À Téhéran il y a les quartiers nord et ceux du sud. Au nord la ville se rapproche des montagnes et l’air y est presque pur. C’est ici que résident les habitants aisés. Au sud, on côtoie le désert et son climat de steppe. Les plus déshérités y vivent avec on l’imagine des vents dominants du nord qui éloignent au loin les pires odeurs. Aria naît en 1953 dans les quartiers sud, mais par les hasards de l’existence elle va aussi habiter au nord. En nous narrant son histoire entre 1953 et 1981, Nazanine Hozar nous fait découvrir la capitale des Perses de l’époque de Mohammad Reza Chah Pahlavi à l’avènement de l’ayatollah Khomeini. Elle était mal partie Aria quand Behrouz la découvre au milieu d’un tas d’ordures âgée de quelques jours. Un vrai miracle que les chiens errants ne l’aient pas mangée. Behrouz, camionneur dans l’armée la ramène à sa femme Zahra avec qui il ne s’entend pas. Il est vrai qu’ils forment un couple atypique, Zahra 36 ans et Behrouz une vingtaine d’années, soit pas davantage que le fils de son épouse. Elle lui crie dessus, ils se croisent à peine dans le lit conjugal. Alors Zahra refuse de s’occuper de cette petite fille aux yeux bleus, ce qui on le sait, porte malheur. C’est donc Behrouz qui la baptise, Aria comme les arias qu’il chantait quand il était petit. La vie de l’enfant est pénible, d’autant que son « père » est rarement là et que Zahra est du genre à la laisser sur le balcon pour avoir la paix. Aria est finalement récupérée par l’héritière d’une riche famille, Fereshteh Fferdowsi, une veuve qui trouve ainsi un moyen de remplacer l’enfant qu’elle a perdu il y a bien longtemps. Aria migre donc du sud au nord et change de milieu social. Elle qui fréquentait le bazar, ses petits commerçants et ses odeurs de brochettes de foie, côtoie désormais des jeunes gens au sein du lycée Français. Un établissement que fréquentent les enfants de la famille royale et de ceux qui la servent. Le père de son amie Mitra est au contraire un opposant communiste, ce qui lui vaut d’être poursuivi par la police politique la Savak, dont les méthodes n’ont rien à envier à celles du bloc soviétique.

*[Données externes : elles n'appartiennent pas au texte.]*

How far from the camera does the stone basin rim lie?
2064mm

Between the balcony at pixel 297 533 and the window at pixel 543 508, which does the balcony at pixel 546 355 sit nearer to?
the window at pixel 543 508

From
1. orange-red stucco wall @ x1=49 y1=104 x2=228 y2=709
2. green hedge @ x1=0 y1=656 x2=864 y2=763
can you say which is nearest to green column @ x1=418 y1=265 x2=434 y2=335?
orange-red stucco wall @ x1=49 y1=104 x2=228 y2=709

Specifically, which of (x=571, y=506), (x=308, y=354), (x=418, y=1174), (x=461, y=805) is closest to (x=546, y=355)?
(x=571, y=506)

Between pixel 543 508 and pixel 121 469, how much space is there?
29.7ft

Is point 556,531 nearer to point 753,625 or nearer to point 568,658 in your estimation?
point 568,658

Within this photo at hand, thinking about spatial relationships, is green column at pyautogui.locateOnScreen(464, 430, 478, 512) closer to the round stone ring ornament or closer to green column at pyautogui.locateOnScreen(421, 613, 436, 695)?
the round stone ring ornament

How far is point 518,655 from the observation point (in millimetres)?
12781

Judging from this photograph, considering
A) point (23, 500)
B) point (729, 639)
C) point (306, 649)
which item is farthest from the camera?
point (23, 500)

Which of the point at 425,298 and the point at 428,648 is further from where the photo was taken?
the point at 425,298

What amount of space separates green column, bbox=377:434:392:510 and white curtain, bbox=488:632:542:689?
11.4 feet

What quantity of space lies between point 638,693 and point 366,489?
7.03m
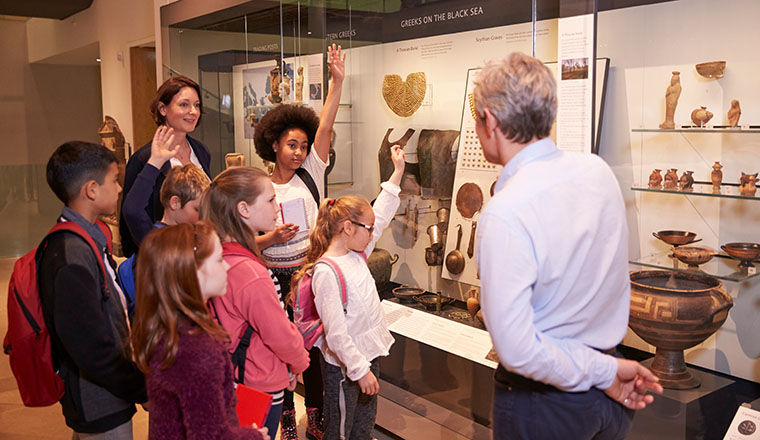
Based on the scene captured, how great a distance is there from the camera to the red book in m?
2.12

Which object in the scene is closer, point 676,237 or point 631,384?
point 631,384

Nazanine Hozar décrit une société taraudée par la religion qui pousse les habitants à arabiser leur nom
Nazanine Hozar nous montre un pays à plusieurs vitesses dont la stabilité repose sur la police politique. Une cocotte minute qui ne peut qu’exploser tant les inégalités sont grandes, parce que la famille royale et ses affidés préemptent une bonne partie des richesses pétrolières. D’un côté des élites occidentalisées dont les enfants, garçons et filles, vont à l’université. Et qui à l’image d’Aria n’hésitent pas à enlever leur soutien-gorge pour danser sur du disco en buvant de la vodka, et à écouter Led Zepplin à la radio. De l’autre des ouvriers du bâtiment et des petits commerçants du bazar qui peinent à survivre. Des enfants qui ne vont pas à l’école. Nazanine Hozar décrit une société taraudée par la religion qui pousse les habitants à arabiser leur nom. Ce qui n’empêche pas certains de rester fidèles, tels des Marranes au zoroastrisme, la religion ancestrale des Iraniens. La fin on la connaît, celui qu’on appelle l’Indien parce que sa famille venait du Pendjab, allait tout balayer en revenant de son exil de Neauphle-Le-Château. Il allait imposer de nouvelles normes aux femmes. Le port du voile qui était loin d’être généralisé dans le pays, même si Reza Chah Pahlavi l’avait à nouveau autorisé après que son père l’avait interdit. Et des tailleurs de trois couleurs, noir, bleu marine et marron, qui couvrent les chevilles. Emportée dans ce cataclysme coranique, Aria va aussi connaître la vérité sur son origine.